Serapan kata asing, khususnya Melayu/Indonesia dan juga Belanda, sudah terjadi setidaknya sejak 1300-an. Hubungan dagang dengan saudagar Melayu di Barus telah menyumbang serapan bahasa Melayu.
Pendudukan Belanda sejak awal 1900-an membuka Tanah Batak ke Sumatera Timur. Terjadi interaksi dengan masyarakat Melayu Deli. Sehingga jumlah kata Melayu yang diserap semakin banyak.
Bahasa penjajah Belanda juga menyumbang sejumlah kata. Seperti prah (vracht, truk barang), aterek (achteruit, mundur), porhangir (voorganger, penatua gereja), dan bisoloit (besluit, surat putusan, ijazah).
Kata atau bahasa Batak asli kini mungkin hanya digunakan dalam tiga peristiwa.
Pertama dalam upacara adat saat mengujarkan umpasa, petitih asli Batak. Misalnya, saat hula-hula memberkati boru maka diucapkan petitih ini: "Hu sanggar ma amporik, hu lombang ma satua; Sai sinur na pinahan, gabe na niula." Artinya: "Burung pipit bersarang di pimping, tikus bersarang di jurang; Semoga ternak gemuk beranak-pinak, usahatani panen berlimpah."

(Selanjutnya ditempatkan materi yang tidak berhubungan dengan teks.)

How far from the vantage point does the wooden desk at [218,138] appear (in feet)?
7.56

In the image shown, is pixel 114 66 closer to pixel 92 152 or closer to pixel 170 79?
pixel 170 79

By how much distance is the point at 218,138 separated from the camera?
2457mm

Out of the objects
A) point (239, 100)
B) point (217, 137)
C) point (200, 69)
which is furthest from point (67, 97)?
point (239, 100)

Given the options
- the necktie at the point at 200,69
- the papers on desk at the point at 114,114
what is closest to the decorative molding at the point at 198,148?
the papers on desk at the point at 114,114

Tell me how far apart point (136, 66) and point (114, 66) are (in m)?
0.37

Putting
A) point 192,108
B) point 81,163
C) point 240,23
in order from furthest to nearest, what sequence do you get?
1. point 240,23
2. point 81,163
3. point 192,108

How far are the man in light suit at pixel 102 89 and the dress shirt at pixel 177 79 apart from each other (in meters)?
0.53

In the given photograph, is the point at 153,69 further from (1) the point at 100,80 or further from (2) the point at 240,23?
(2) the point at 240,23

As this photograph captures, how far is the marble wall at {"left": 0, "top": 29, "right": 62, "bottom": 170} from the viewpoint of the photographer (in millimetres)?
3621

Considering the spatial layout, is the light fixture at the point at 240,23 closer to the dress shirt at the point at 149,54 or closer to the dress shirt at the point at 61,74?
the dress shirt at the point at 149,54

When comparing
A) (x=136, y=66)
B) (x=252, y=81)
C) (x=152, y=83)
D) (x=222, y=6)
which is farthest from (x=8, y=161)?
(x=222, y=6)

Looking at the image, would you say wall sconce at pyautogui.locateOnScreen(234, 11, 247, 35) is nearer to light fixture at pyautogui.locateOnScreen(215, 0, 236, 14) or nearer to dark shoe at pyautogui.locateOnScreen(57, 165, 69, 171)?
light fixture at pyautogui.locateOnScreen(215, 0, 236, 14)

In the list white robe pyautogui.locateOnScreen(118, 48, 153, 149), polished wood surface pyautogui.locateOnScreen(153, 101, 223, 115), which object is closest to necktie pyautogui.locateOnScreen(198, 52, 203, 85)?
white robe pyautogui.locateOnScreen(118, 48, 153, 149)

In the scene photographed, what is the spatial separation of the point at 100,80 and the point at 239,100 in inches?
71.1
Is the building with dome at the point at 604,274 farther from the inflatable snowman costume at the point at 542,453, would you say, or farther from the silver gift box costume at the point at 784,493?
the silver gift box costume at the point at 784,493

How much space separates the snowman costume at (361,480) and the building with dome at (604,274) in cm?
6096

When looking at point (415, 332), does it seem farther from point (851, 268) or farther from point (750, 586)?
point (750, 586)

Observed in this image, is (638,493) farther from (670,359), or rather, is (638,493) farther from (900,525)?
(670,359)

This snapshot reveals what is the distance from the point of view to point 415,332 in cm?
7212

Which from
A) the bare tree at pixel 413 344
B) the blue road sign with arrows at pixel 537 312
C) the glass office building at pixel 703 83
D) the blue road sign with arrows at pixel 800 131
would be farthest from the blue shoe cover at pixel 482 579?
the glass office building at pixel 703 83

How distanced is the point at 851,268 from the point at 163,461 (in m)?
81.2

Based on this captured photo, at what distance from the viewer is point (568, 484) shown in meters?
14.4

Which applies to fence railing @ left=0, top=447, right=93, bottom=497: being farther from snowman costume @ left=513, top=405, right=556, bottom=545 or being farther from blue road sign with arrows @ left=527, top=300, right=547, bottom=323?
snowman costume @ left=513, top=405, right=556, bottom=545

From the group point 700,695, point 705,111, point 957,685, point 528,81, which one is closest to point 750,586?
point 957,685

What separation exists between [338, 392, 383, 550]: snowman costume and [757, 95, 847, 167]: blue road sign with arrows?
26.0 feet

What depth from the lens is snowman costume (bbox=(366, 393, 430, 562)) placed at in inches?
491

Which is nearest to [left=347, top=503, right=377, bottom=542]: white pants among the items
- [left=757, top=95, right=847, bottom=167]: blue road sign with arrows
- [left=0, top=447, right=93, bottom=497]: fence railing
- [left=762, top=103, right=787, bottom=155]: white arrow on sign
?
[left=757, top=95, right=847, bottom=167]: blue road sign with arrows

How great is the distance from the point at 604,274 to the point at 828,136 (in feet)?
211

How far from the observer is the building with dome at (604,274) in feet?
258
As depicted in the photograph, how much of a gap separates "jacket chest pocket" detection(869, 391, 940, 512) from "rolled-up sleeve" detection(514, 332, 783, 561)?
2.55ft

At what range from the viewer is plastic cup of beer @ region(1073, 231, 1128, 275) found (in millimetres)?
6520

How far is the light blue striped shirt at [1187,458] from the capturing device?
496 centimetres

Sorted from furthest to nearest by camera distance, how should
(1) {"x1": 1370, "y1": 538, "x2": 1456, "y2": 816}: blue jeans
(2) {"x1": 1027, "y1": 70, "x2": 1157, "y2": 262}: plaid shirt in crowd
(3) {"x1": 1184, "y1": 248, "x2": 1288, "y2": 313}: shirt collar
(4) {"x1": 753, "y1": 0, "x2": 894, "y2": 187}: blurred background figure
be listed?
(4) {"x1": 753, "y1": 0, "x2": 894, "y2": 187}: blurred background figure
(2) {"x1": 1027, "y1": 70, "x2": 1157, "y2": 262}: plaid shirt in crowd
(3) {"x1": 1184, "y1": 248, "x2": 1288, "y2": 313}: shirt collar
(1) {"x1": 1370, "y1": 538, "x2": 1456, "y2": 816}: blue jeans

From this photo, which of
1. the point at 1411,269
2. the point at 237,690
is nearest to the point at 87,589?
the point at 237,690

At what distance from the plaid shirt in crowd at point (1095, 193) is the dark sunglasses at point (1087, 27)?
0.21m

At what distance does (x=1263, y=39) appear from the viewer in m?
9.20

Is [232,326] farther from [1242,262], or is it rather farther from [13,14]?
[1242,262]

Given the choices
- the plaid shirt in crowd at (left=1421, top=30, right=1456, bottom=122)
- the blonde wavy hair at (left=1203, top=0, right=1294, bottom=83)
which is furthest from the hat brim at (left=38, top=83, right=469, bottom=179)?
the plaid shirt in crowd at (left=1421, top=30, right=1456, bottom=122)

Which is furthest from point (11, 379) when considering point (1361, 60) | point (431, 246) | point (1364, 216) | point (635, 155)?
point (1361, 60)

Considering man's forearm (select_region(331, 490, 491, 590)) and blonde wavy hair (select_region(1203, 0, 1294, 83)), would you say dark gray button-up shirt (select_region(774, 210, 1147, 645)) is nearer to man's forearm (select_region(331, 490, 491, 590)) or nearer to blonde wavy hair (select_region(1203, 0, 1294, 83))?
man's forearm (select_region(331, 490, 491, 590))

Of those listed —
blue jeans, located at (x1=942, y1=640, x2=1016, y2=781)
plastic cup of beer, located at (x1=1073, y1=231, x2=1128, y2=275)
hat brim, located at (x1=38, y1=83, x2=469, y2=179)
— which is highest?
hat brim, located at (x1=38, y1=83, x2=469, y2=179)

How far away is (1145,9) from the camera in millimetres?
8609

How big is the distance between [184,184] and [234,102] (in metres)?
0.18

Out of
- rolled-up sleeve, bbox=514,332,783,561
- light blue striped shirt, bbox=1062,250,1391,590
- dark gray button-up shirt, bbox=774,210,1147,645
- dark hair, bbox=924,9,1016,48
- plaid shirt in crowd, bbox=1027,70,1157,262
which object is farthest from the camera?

Kedua, dalam laku hadatuon, perdukunan. Misalnya tabas pagar, mantra tolak bala sebagai berikut: "Pagar hami so hona begu so hona aji ni halak”. Artinya: "Lindungilah kami dari kejahatan setan dan santet orang jahat."
Ketiga, dalam andung, ratapan kematian. Bahasa andung ini sangat spesifik. Jarang digunakan sehari-hari. Semisal simangkudap untuk pamangan atau baba, mulut. Simanganggo untuk igung, hidung. Simalolong untuk simanonggor, mata. Simanangi untuk sipareon, pinggol, telinga. Sitarupon untuk obuk, rambut. Dan lain sebagainya.
Bisa dikatakan, untuk sekarang ini, hampir tak ada orang Batak di kampung halaman Toba, apalagu di perantauan, yang bisa mengklaim diri masih menggunakan hata Batak na polin, bahasa Batak asli.
Semua sudah tercampur oleh kata serapan dari bahasa lain, terutama Melayu/Indonesia. Hanya beda kadar saja. Semakin ke pelosok tanah Batak, semakin sedikit "pasir"nya. Semakin ke pusat kota besar, semakin banyak "pasir"nya.
Akan halnya orang Batak di kota, ciri kosmopolit membuat mereka cenderung mengesampingkan bahasa Batak. Penggunaan bahasa itu dinilai indikasi keterbelakangan. Warga kosmopolit, ya, pakai bahasa Indonesia, dengan sedikit bumbu bahasa Inggris.